Perché leggiamo?
La risposta non è scontata: leggiamo, a volte, per distrarci, rallegrarci o commuoverci. Altre volte leggiamo per sentire che non siamo soli, che quello che accade a un’altra persona, per quanto immaginaria, ci riguarda. Altre volte, quindi, leggiamo per essere più umani.
“Il peso della farfalla”, pubblicato nel 2009 da Feltrinelli, è il suo best seller assoluto, che lo ha reso noto al grande pubblico e addirittura ha stregato Hollywood, che ne starebbe preparando la versione per il cinema.
La vicenda, in soldoni, potrebbe essere quella di una banale battuta di caccia, ma nelle mani di De Luca si trasforma in un duello definitivo, esistenziale, un “Moby Dick tra le Alpi”, come è stato giustamente definito.

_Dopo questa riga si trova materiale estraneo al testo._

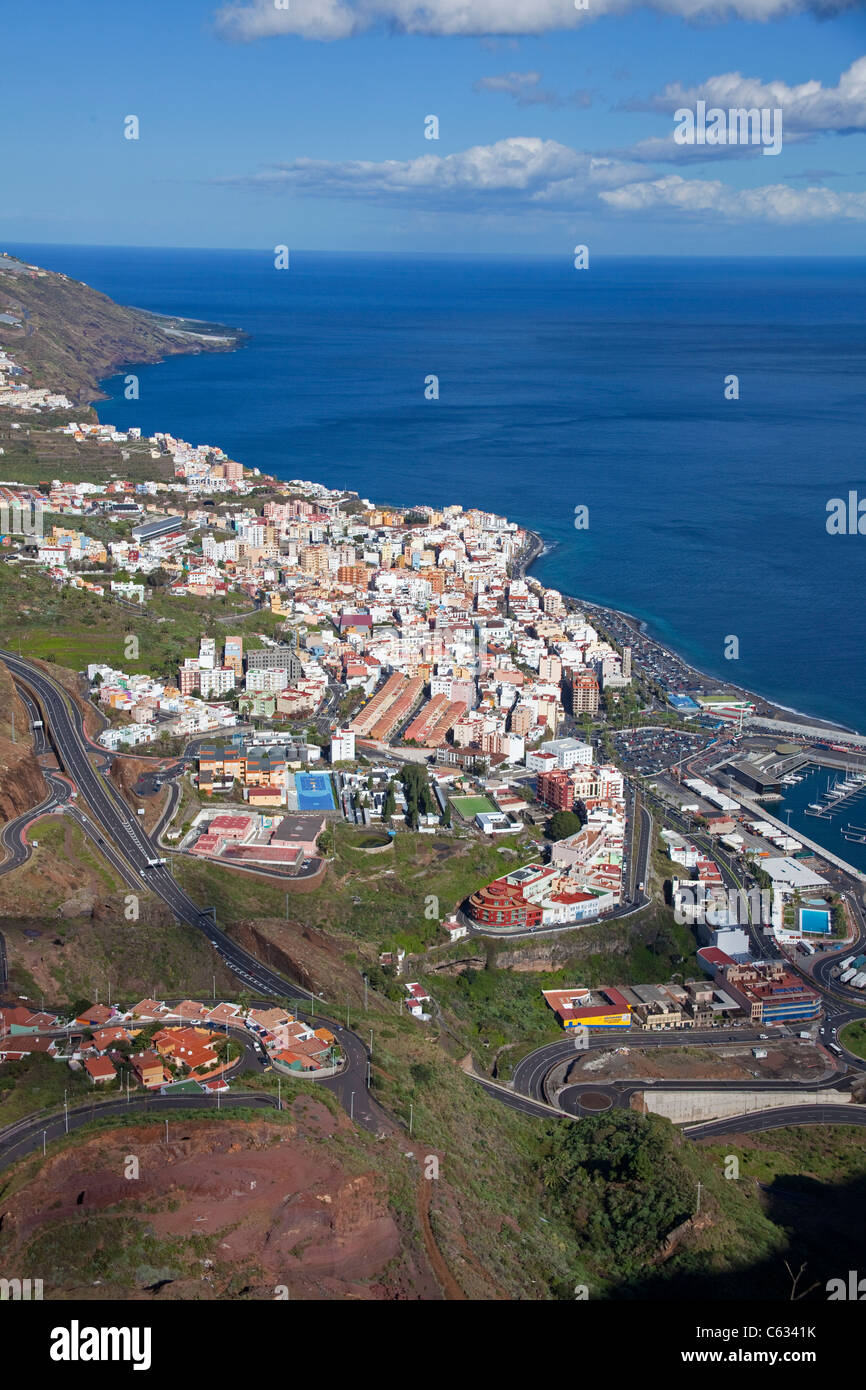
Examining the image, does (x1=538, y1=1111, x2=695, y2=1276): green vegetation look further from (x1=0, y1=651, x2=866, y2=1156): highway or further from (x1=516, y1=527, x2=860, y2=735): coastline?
(x1=516, y1=527, x2=860, y2=735): coastline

I due protagonisti, in effetti, sono dei giganti: due personaggi grandi, e soli. Il re dei camosci, è un esemplare magnifico che nessuno ha mai cacciato. E’ il capo assoluto, coraggioso, saggio, che nell’ultimo autunno della sua vita avverte la stanchezza, vede già chi prenderà il suo posto, vede già il mondo dopo di lui.
Densa, più che mai, è la forma: netta, essenziale, frutto di un lavoro di riduzione all’estremo, per far restare sulla pagina quello che veramente conta. In frasi brevi, taglienti, la parola apre un mondo, fa respirare l’aria pura di vette che non spesso non tocchiamo, costretti come siamo a restare a valle, nella banalità degli affanni quotidiani.
La scrittura di De Luca, anche quando si fa prosa, è essenzialmente poetica, per il modo in cui sa cogliere significati esistenziali profondissimi anche in gesti ordinari come una stretta di mano tra un uomo e una donna, o un appostamento di caccia. Ma soprattutto, per la nitidezza con cui riesce a rivelare la natura profonda dell’essere umano, nella coesistenza irriducibile di grandezza e miseria.